When Doc Searls says its the longest and most important piece he's ever posted online, you should probably read it. The bottom line? The Internet as we know and love it (i.e. the scene of constant innovation because A) it's a dumb network with intelligence at the margins, not a smart network controlled from the center, and B) minimal government regulation) is in serious danger of being destroyed by those who view it as a transport mechanism and who are determined to extract their share of rents for carriage (i.e. the telcos and the cable companies, with strong support from "content providers" like the MPAA and Nanny-state regulators). Some choice quotes:
[W]e acknowledge the necessity of the transport metaphor; but also its insufficiency.
Of course, at its base level the Net is a system of pipes and packets. But it's not only packets, or "content" or anything for that matter). Understanding the Net only in transport terms is like understanding civilization in terms of electrical service or human beings only in terms of atoms and molecules. We miss the larger context.
That context is best understood as a place. When we speak of the Net as a "place" or a "space" or a "world" or a "commons" or a "market" with "locations" and "addresses" and "sites" that we "build", we are framing the Net as a place.
Most significantly, the Net is a marketplace. In fact, the Net is the largest, most open, most free and most productive marketplace the world has ever known. The fact that it's not physical doesn't make it one bit less real. In fact, the virtuality of the Net is what makes it stretch to worldwide dimensions while remaining local to every desktop, every point-of-sale device, every ATM machine. It is in this world-wide marketplace that free people, free enterprise, free cultures and free societies are just beginning to flourish. It is here that democratic governance is finally connected, efficiently, to the governed.
As a place, the Net has always been independent of the carriage on which it relies, which is one reason it also encourages and rewards independence. The independence of the Net and its inhabitants is precisely what accounts for countless new businesses and improved old ones.
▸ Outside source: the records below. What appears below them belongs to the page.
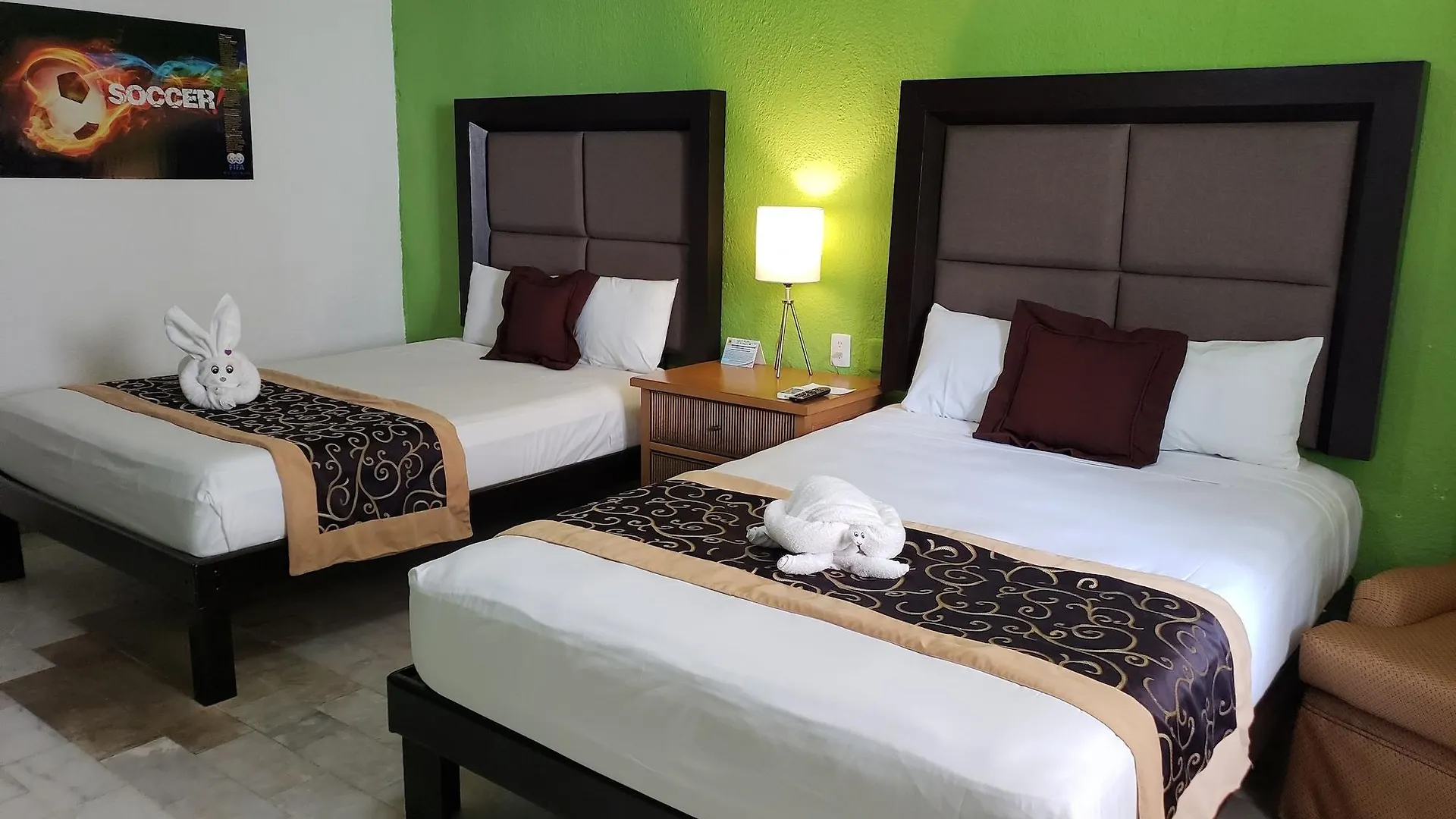 ***  Hotel Green 16 Cancún México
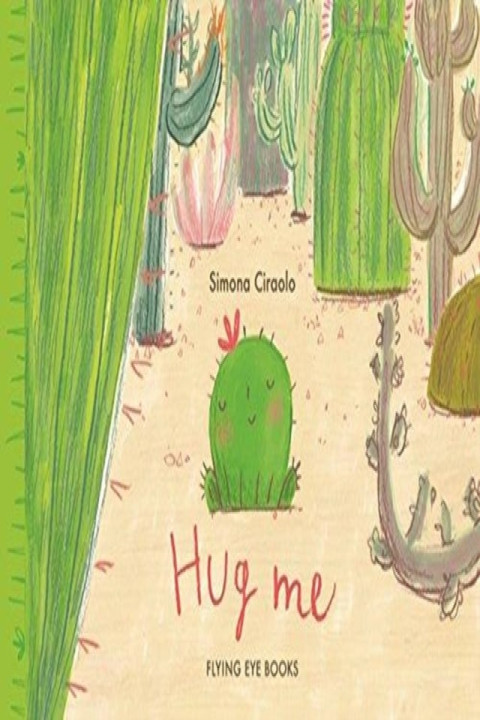 Omslag: Hug Me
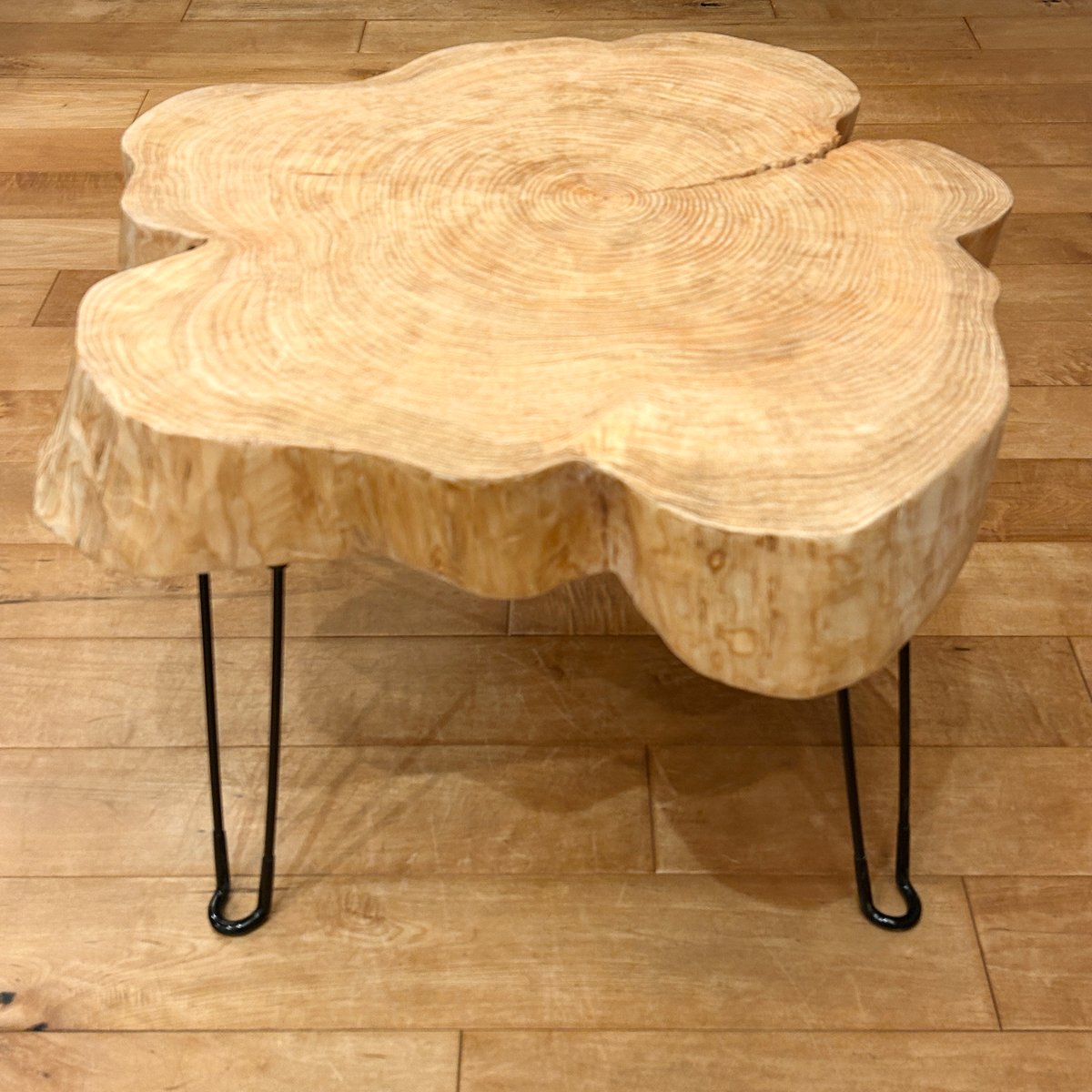 檜　丸太　椅子　スツール　No.1200 檜 丸太 椅子 スツール No.1200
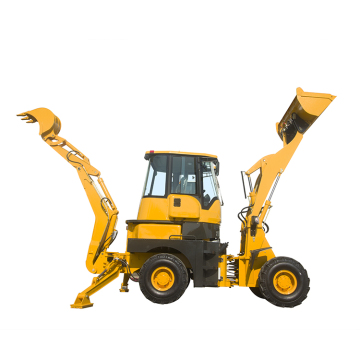 Professional Manufacturer: Towable Mini Backhoe Loader 45-16 for Construction Machinery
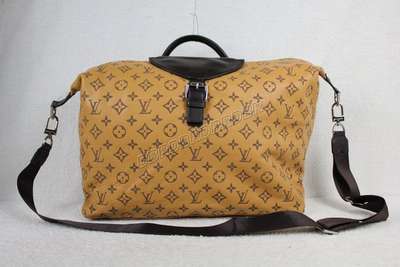 Discount Louis Vuitton Handbags Leather M95888 yellow Wholesale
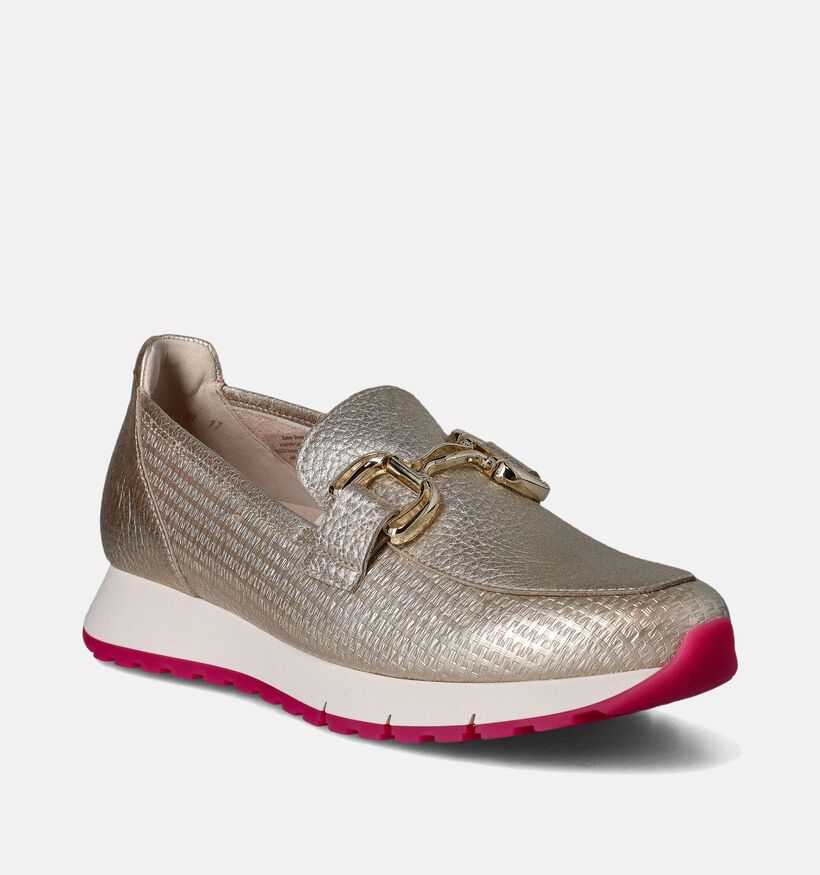 Gabor OptiFit Mocassins en Or pour femmes (352027) - pour semelles orthopédiques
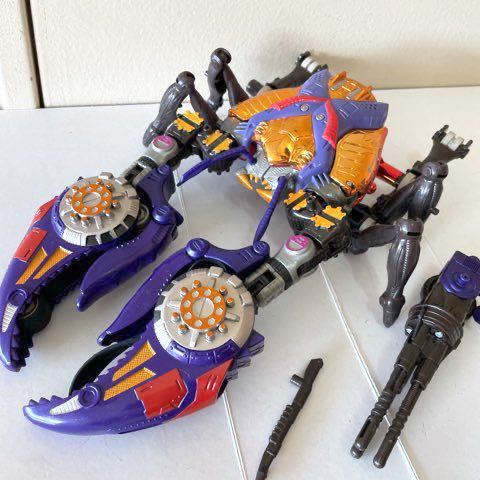 当選品 メタルスランページ 海外版 ビーストウォーズメタルス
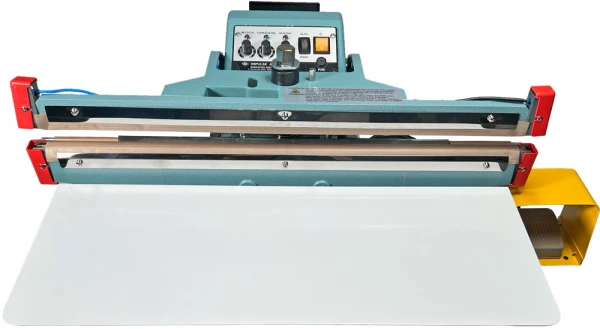 24 Inch 5mm Double Impulse Automatic Sealer Front of 24 in. 5mm Automatic Double Impulse Sealer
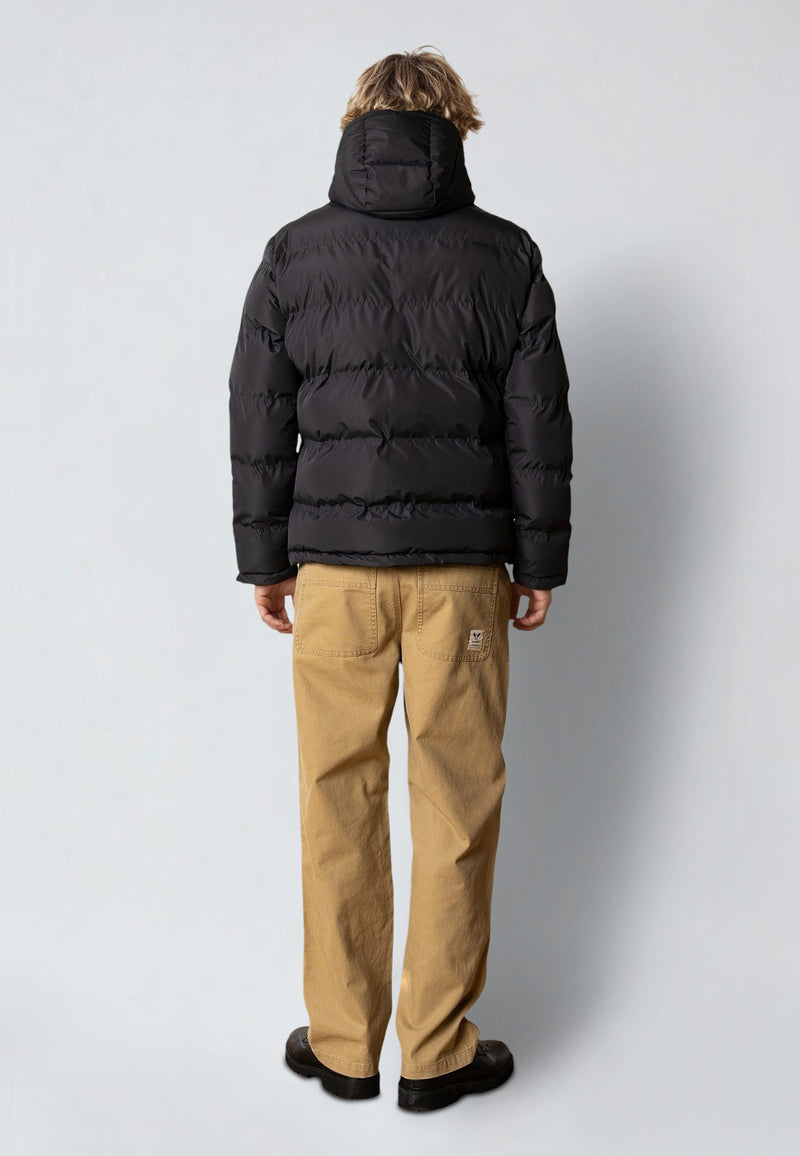 Fat Moose BIRK PUFFER JACKET Jackets Black
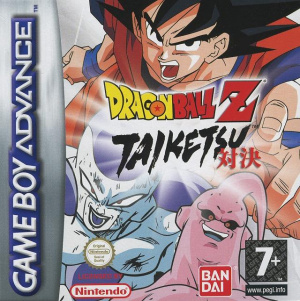 Dragon Ball Z : Taiketsu sur GBA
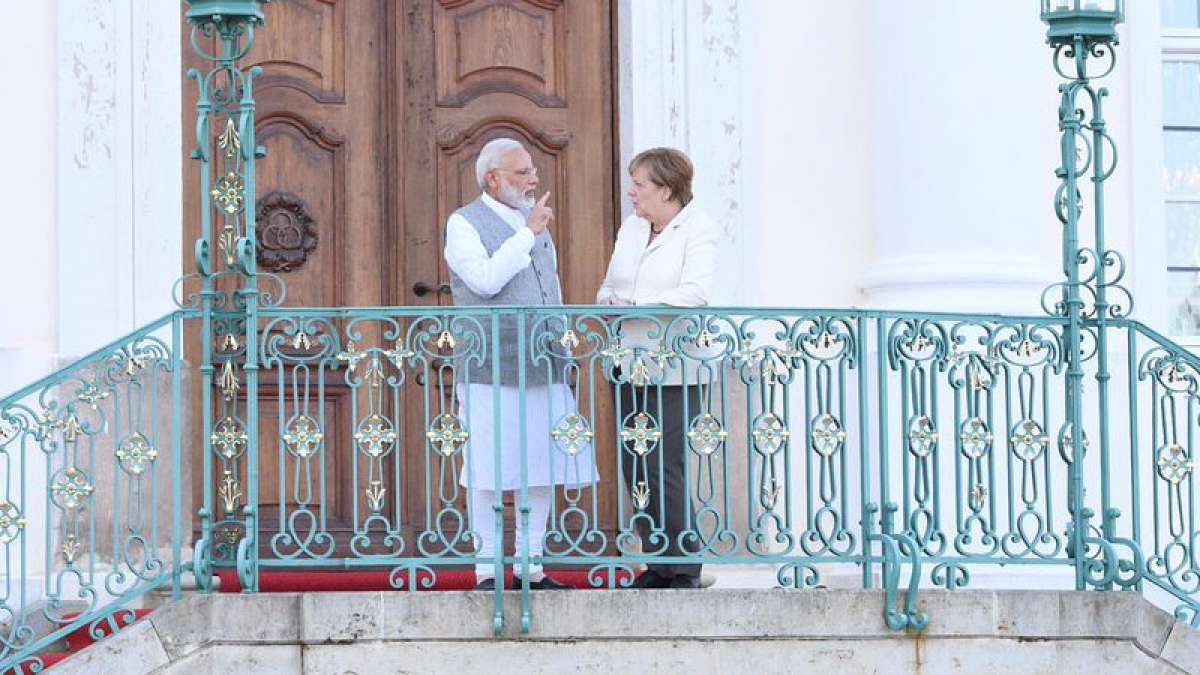 'Good interaction', says PM Narendra Modi post meeting with Angela Merkel 'Good interaction', says PM Narendra Modi post meeting with Angela Merkel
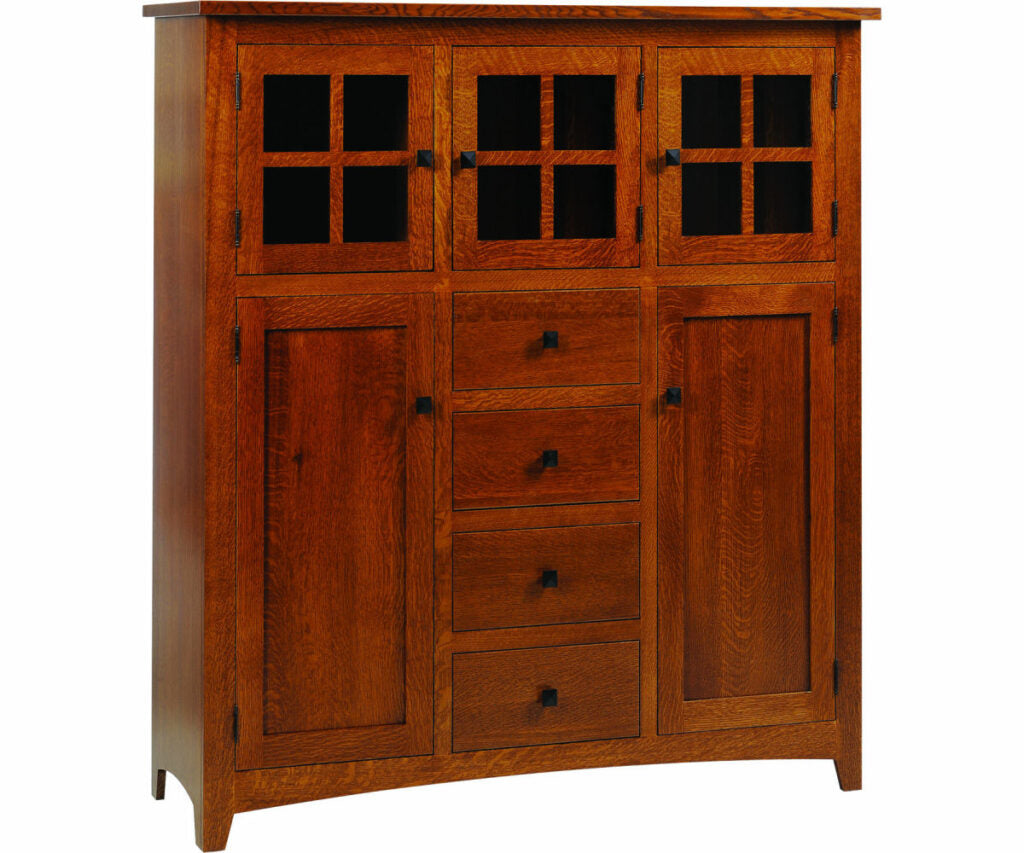 SFC Amish Blakely Mission Mini Hutch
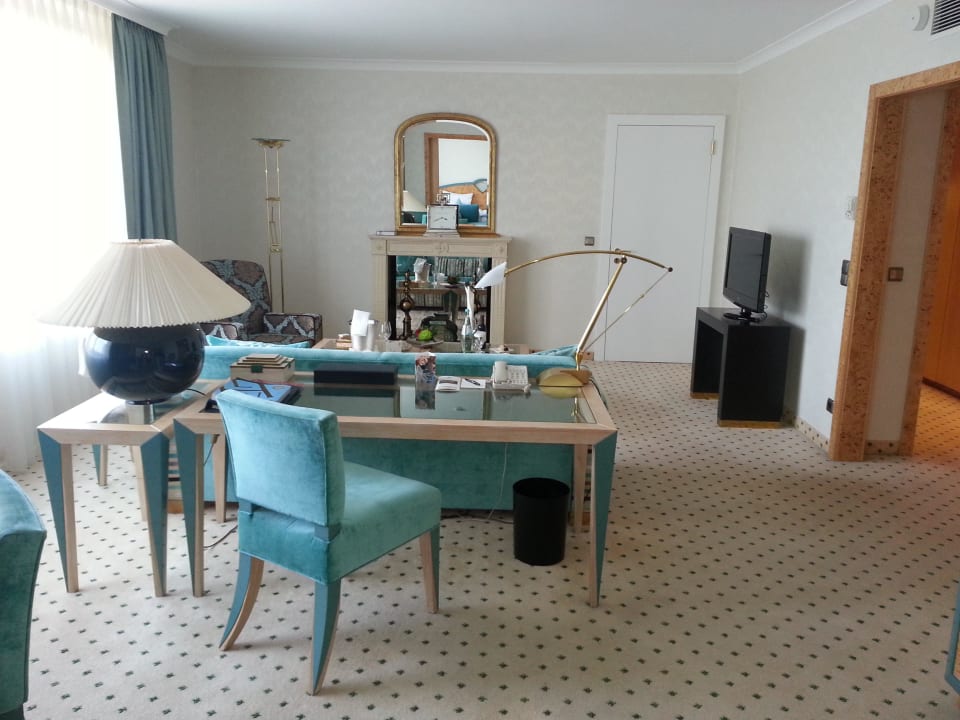 Schreibtisch Hotel Palace Berlin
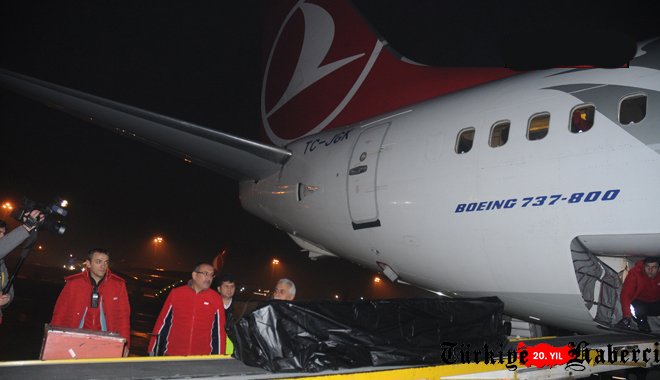  Halis Toprak’ın cenazesi Türkiye’ye getirildi.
We need to stress the fact that the primary "end" in the Net's end-to-end architecture is the individual. The Net's success is due far more to the freedoms enjoyed by individuals than to the advantages enjoyed by large companies whose existence predates the Net.
We need to make clear that the Net is the best public place ever created for private enterprise, and that the success of the Net owes infinitely more to personal initiative than to the mesh of pipes in the ground beneath it.